Key Elements of Successful B2C Subscription Models: Netflix


Founded in 1997, Netflix turned the previously incident-driven movie-rental industry upside down with a subscription model that let customers keep DVDs as long as they wanted, without paying late fees. The company’s use of centralized distribution centers cost less to use than retail storefronts and also provided Netflix with the space to build an enormous catalog of over 100,000 movies and shows.

Since 1999, the company has grown its customer base at a 61% CAGR to over 12 million subscribers in 2009. Additionally, over the same period of time, Netflix has been able to reduce its subscriber acquisition costs from over $110 down to $25, all the while keeping fixed costs low.

Lower cost marketing channels:
One of the keys to Netflix’s success has been its use of multiple marketing strategies to attract subscribers to its service. In particular, the company’s affiliate program has been especially effective while also being a low cost channel. The affiliate program makes available web-based banner ads and other advertisements that third parties may retrieve on a self-assisted basis from Netflix’s website and place on their own websites.

More recently, Netflix has launched partnerships with customer electronics partners such as Apple as well as video game console manufacturers to cost-effectively acquire customers.

Innovation:
While Netflix has benefited from certain trends since its founding, including the proliferation of cheap DVD players, it has also proactively out-innovated many of its competitors, leaving brick-and-mortal retailers such as Blockbuster and Hollywood Video in the dust. It took Blockbuster until 2004 to roll out its own DVDs-by-mail business.

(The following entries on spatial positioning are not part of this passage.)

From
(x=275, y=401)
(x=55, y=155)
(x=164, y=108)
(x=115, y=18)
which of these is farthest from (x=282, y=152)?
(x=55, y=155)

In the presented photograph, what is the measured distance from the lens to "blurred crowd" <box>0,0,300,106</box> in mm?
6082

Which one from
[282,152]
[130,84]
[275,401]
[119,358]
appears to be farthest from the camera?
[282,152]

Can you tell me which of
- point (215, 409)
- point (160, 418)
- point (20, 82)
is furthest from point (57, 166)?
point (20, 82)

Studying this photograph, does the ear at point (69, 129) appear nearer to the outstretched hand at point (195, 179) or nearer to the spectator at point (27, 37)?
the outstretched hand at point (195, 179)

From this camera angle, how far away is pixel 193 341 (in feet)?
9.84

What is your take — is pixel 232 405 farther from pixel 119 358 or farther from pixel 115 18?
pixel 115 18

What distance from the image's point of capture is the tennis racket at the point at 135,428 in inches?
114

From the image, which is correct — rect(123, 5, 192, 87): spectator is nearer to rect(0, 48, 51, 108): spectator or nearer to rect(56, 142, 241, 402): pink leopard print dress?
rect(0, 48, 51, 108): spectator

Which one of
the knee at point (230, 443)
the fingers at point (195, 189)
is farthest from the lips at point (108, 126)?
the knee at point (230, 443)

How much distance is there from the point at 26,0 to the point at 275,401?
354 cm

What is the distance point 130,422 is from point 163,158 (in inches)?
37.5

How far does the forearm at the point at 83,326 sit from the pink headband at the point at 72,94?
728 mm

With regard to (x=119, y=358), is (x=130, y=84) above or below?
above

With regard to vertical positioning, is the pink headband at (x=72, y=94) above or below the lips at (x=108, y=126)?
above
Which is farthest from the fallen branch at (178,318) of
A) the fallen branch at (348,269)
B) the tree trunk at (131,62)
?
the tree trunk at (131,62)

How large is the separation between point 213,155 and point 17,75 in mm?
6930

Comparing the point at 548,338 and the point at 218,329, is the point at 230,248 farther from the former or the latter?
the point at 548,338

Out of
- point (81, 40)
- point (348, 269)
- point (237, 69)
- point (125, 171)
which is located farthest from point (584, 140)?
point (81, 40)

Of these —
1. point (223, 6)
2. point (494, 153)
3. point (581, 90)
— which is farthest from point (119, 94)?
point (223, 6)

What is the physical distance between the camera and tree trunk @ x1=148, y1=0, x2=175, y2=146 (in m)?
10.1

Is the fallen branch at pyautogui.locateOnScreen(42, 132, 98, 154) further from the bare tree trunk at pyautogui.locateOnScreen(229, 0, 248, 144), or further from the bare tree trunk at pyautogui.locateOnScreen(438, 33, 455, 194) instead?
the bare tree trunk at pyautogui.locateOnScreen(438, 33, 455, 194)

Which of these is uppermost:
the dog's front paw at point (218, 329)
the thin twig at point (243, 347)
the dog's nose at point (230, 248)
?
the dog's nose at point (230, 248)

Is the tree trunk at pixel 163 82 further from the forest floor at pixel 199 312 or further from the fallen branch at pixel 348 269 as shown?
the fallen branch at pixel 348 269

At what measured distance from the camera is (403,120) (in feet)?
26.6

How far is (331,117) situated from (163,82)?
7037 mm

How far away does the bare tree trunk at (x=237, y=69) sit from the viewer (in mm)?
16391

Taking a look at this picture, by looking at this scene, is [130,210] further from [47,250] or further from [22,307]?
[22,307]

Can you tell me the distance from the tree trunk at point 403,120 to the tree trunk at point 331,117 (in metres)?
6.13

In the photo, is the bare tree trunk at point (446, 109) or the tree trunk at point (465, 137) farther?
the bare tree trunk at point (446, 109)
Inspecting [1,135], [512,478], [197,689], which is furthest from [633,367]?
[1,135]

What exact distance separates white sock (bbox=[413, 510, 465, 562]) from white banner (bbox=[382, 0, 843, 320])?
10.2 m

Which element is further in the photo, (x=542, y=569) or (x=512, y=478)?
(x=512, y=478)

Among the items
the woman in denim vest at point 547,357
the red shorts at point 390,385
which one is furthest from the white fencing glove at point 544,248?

Netflix’s intuitive, well-organized website which lets customers build queues of titles they want as well as an intelligent recommendations engine have enhanced customer experience and allowed the company to thrive as a business.

In recent years, the company has devoted substantial resources toward building out its streaming content library which has helped to drive new subscriber additions. Along these lines, Netflix introduced a cheaper $8.99/month plan which many new subscribers have been purchasing primarily for access to streaming content. While these subscriber additions have caused Netflix’s ARPU (Average Revenue Per User) to decline, the company’s profitability has actually increased due to lower postage and other costs associated with the $8.99/month plan users.

Netflix has also continued to innovate through the launch of a Netflix iPhone app and by expanding to new device platforms, improving the value proposition for Netflix subscribers and reducing customer churn.